Stoking a huge controversy, BJP MP Anant Kumar Hegde has termed the freedom struggle led by Mahatma Gandhi as an "adjustment" with the British, remarks condemned on Monday by the Congress and prompting the saffron party to ask him to tender a public apology.
The Congress also demanded that a sedition case be slapped against the former union minister and that Prime Minister Narendra Modi apologise for the remarks.
Freedom fighters who did not sacrifice anything made the country believe that it attained independence through 'Upavas Satyagrah', Gandhi's preferred mode of agitation by undertaking fast, said the 51-year-old Uttara Kannada MP, as he mocked Mahatma Gandhi at an event in Bengaluru on Saturday.

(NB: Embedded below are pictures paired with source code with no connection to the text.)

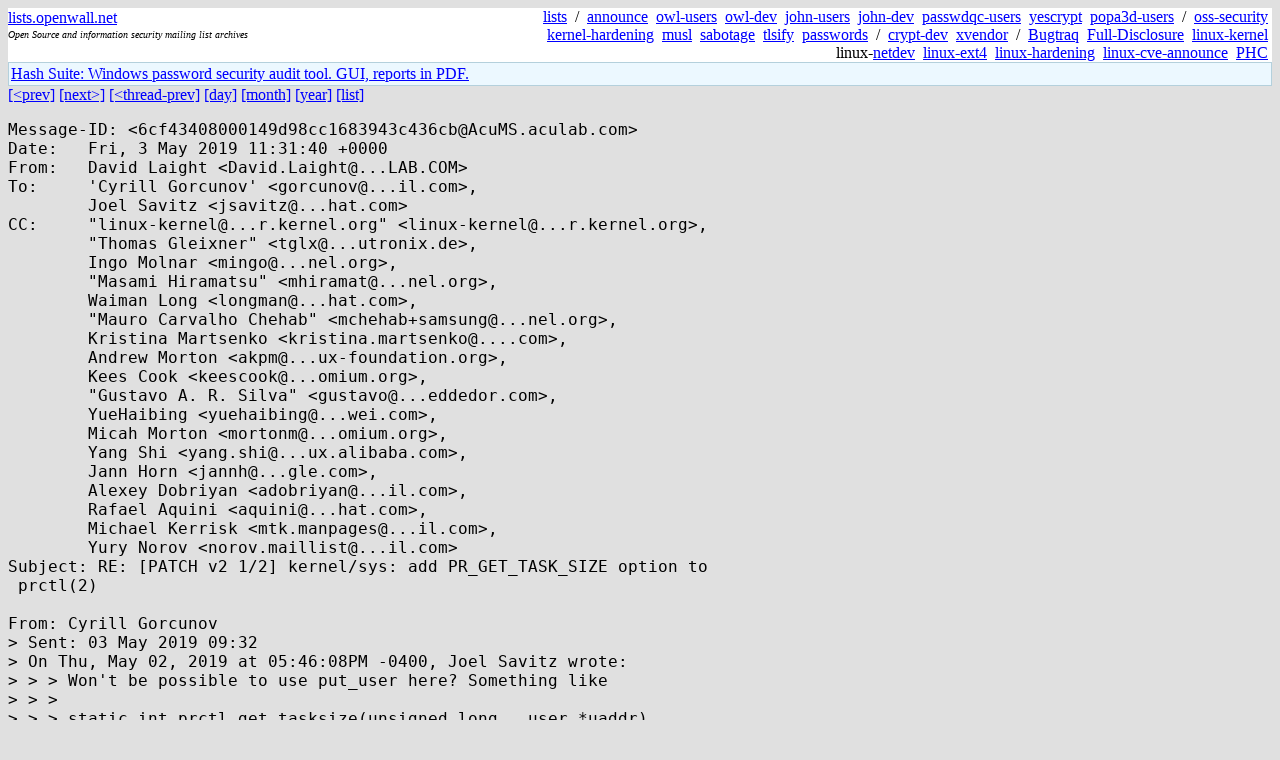

--- FILE ---
content_type: text/html; charset=utf-8
request_url: https://lists.openwall.net/linux-kernel/2019/05/03/422
body_size: 2556
content:
<!DOCTYPE HTML PUBLIC "-//W3C//DTD HTML 4.0 Transitional//EN">
<html>
<head>
<meta name="viewport" content="width=device-width, initial-scale=1">
<style type="text/css">
body { font-size: 16px; }
.cal_brief { text-align: center; }
.cal_brief td:first-child { background: inherit; }
.cal_brief td { background: #ccc; width: 5ex; padding: 2px; }
.cal_big { text-align: center; padding: 0; margin: 0; }
.cal_big td { padding: 0 2px; }
.cal_mon { text-align: center; }
.cal_mon th { font-size: small; padding: 0; margin: 0; }
.cal_mon td { background: #ccc; width: 5ex; height: 1.5em;
	padding: 2px; text-align: right; }
.cal_mon td[colspan] { background: inherit; }
.cal_mon sup { color: #F0F0F0; text-align: left; float: left;
	margin-top: -2pt; font-weight: bold; }
.cal_mon a { text-align: right; margin-left: -4em; float: right; }
</style>

<title>linux-kernel - RE: [PATCH v2 1/2] kernel/sys: add PR_GET_TASK_SIZE option to
 prctl(2)</title>


</head>

<BODY bgcolor="#E0E0E0" text="black" link="blue" alink="red" vlink="navy">



<TABLE bgcolor="white" width="100%" border="0" cellspacing="0" cellpadding="0">
<TR>
<TD width="39%">
<A HREF="https://lists.openwall.net">lists.openwall.net</A>
<TD width="1%" rowspan="3">&nbsp;
<TD width="60%" align="right" rowspan="3">
<A HREF="/">lists</A>&nbsp;
/&nbsp;
<A HREF="https://www.openwall.com/lists/announce/">announce</A>&nbsp;
<A HREF="https://www.openwall.com/lists/owl-users/">owl-users</A>&nbsp;
<A HREF="https://www.openwall.com/lists/owl-dev/">owl-dev</A>&nbsp;
<A HREF="https://www.openwall.com/lists/john-users/">john-users</A>&nbsp;
<A HREF="https://www.openwall.com/lists/john-dev/">john-dev</A>&nbsp;
<A HREF="https://www.openwall.com/lists/passwdqc-users/">passwdqc-users</A>&nbsp;
<A HREF="https://www.openwall.com/lists/yescrypt/">yescrypt</A>&nbsp;
<A HREF="https://www.openwall.com/lists/popa3d-users/">popa3d-users</A>&nbsp;
/&nbsp;
<A HREF="https://www.openwall.com/lists/oss-security/">oss-security</A>&nbsp;
<A HREF="https://www.openwall.com/lists/kernel-hardening/">kernel-hardening</A>&nbsp;
<A HREF="https://www.openwall.com/lists/musl/">musl</A>&nbsp;
<A HREF="https://www.openwall.com/lists/sabotage/">sabotage</A>&nbsp;
<A HREF="https://www.openwall.com/lists/tlsify/">tlsify</A>&nbsp;
<A HREF="https://www.openwall.com/lists/passwords/">passwords</A>&nbsp;
/&nbsp;
<A HREF="https://www.openwall.com/lists/crypt-dev/">crypt-dev</A>&nbsp;
<A HREF="https://www.openwall.com/lists/xvendor/">xvendor</A>&nbsp;
/&nbsp;
<A HREF="/bugtraq/">Bugtraq</A>&nbsp;
<A HREF="/full-disclosure/">Full-Disclosure</A>&nbsp;
<A HREF="/linux-kernel/">linux-kernel</A>&nbsp;
linux-<A HREF="/netdev/">netdev</A>&nbsp;
<A HREF="/linux-ext4/">linux-ext4</A>&nbsp;
<a href="/linux-hardening/">linux-hardening</a>&nbsp;
<a href="/linux-cve-announce/">linux-cve-announce</a>&nbsp;
<a href="/phc-discussions/">PHC</a>&nbsp;
<TR><TD>
<DIV><FONT SIZE="-2"><I>Open Source and information security mailing list archives</I></FONT></DIV>
<TR><TD>&nbsp;
</TABLE>

<TABLE bgcolor="#B4D0DC" width="100%" border="0" cellspacing="0" cellpadding="1">
<TR><TD>
<TABLE width="100%" border="0" cellspacing="0" cellpadding="2">
<TR><TD bgcolor="#ECF8FF">

<a href="https://hashsuite.openwall.net">
Hash Suite: Windows password security audit tool. GUI, reports in PDF.</a>


</TABLE>
</TABLE>


<a href="421">[&lt;prev]</a> <a href="423">[next&gt;]</a> <a href="287">[&lt;thread-prev]</a> <a href=".">[day]</a> <a href="..">[month]</a> <a href="../..">[year]</a> <a href="../../..">[list]</a>
<pre style="white-space: pre-wrap">
Message-ID: &lt;6cf43408000149d98cc1683943c436cb&#64;AcuMS.aculab.com&gt;
Date:   Fri, 3 May 2019 11:31:40 +0000
From:   David Laight &lt;David.Laight&#64;...LAB.COM&gt;
To:     'Cyrill Gorcunov' &lt;gorcunov&#64;...il.com&gt;,
        Joel Savitz &lt;jsavitz&#64;...hat.com&gt;
CC:     "linux-kernel&#64;...r.kernel.org" &lt;linux-kernel&#64;...r.kernel.org&gt;,
        "Thomas Gleixner" &lt;tglx&#64;...utronix.de&gt;,
        Ingo Molnar &lt;mingo&#64;...nel.org&gt;,
        "Masami Hiramatsu" &lt;mhiramat&#64;...nel.org&gt;,
        Waiman Long &lt;longman&#64;...hat.com&gt;,
        "Mauro Carvalho Chehab" &lt;mchehab+samsung&#64;...nel.org&gt;,
        Kristina Martsenko &lt;kristina.martsenko&#64;....com&gt;,
        Andrew Morton &lt;akpm&#64;...ux-foundation.org&gt;,
        Kees Cook &lt;keescook&#64;...omium.org&gt;,
        "Gustavo A. R. Silva" &lt;gustavo&#64;...eddedor.com&gt;,
        YueHaibing &lt;yuehaibing&#64;...wei.com&gt;,
        Micah Morton &lt;mortonm&#64;...omium.org&gt;,
        Yang Shi &lt;yang.shi&#64;...ux.alibaba.com&gt;,
        Jann Horn &lt;jannh&#64;...gle.com&gt;,
        Alexey Dobriyan &lt;adobriyan&#64;...il.com&gt;,
        Rafael Aquini &lt;aquini&#64;...hat.com&gt;,
        Michael Kerrisk &lt;mtk.manpages&#64;...il.com&gt;,
        Yury Norov &lt;norov.maillist&#64;...il.com&gt;
Subject: RE: [PATCH v2 1/2] kernel/sys: add PR_GET_TASK_SIZE option to
 prctl(2)

From: Cyrill Gorcunov
&gt; Sent: 03 May 2019 09:32
&gt; On Thu, May 02, 2019 at 05:46:08PM -0400, Joel Savitz wrote:
&gt; &gt; &gt; Won't be possible to use put_user here? Something like
&gt; &gt; &gt;
&gt; &gt; &gt; static int prctl_get_tasksize(unsigned long __user *uaddr)
&gt; &gt; &gt; {
&gt; &gt; &gt;         return put_user(TASK_SIZE, uaddr) ? -EFAULT : 0;
&gt; &gt; &gt; }
&gt; &gt;
&gt; &gt; What would be the benefit of using put_user() over copy_to_user() in
&gt; &gt; this context?
&gt; 
&gt; It is a common pattern to use put_user with native types, where
&gt; copy_to_user more biased for composed types transfer.

It also removes all the crappy code that checks whether the
kernel buffer is valid.

	David

-
Registered Address Lakeside, Bramley Road, Mount Farm, Milton Keynes, MK1 1PT, UK
Registration No: 1397386 (Wales)

</pre>
<p><a href="https://www.openwall.com/blists/">Powered by blists</a> - <a href="https://lists.openwall.net">more mailing lists</a>


<p>

<a href="https://www.openwall.com/Owl/" title="Powered by Openwall GNU/*/Linux - security-enhanced &quot;Linux distribution&quot;"><img src="/images/Owl-80x15-4.png" width="80" height="15" border="0" alt="Powered by Openwall GNU/*/Linux"></a>
<a href="https://openvz.org" title="Powered by OpenVZ - OS virtualization solution for Linux"><img src="/images/OpenVZ-80x15-cd.png" width="80" height="15" border="0" alt="Powered by OpenVZ"></a>




</body>
</html>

"Such people became 'Mahapurush (great person)", said Hegde, who is no stranger to controversies.
"Those who sacrificed their lives and worked towards big reforms in the country were dumped in the dark corners of history, but those who fought in adjustment with the British became freedom fighters with certificate.....
"This is the tragedy of the country," the 51-year-old six-time Lok Sabha MP from Uttara Kannada said at the event in memory of BJP's Hindutva icon VD Savarkar.
Karnataka state BJP spokesperson Go Madhusudan said his party disapproves of the statement and that its central leadership has asked Hegde to tender a public apology. The statement has been disowned by the party, he added.
BJP sources in Delhi said the central leadership including Modi is upset at Hegde's remarks, calling it unacceptable, even as it sought an explanation from the former union minister and issued a show cause notice to him.
The party's Karnataka state president Nalin Kumar Kateel told PTI that the party took strong objections to Hegde's remarks targeting Mahatma Gandhi.
In a video of the Bengaluru event which has gone viral, Hegde was heard saying "There were two types of freedom fighters, one which believed in 'Shastra' (arms) and another in shaastra' (intellectual motivators)".
There was also another category "who used to ask the British how to carry out" the freedom struggle and say, "We will agree to whatever you (British) say...simply adjustment and understanding, like 20-20 (cricket match)," the MP said in a rambling speech and possibly referring to a T20 cricket match in the context of some instances of match fixing.
In Hegde's view, this third category of freedom fighters had pleaded with the British to recognise their freedom struggle and requested that they be imprisoned.
"They said it's enough if you(British) properly take care of us, nothing more than that."
He had also then said he respects the Constitution but "it will be changed in the days to come... We are here for that and that is why we have come."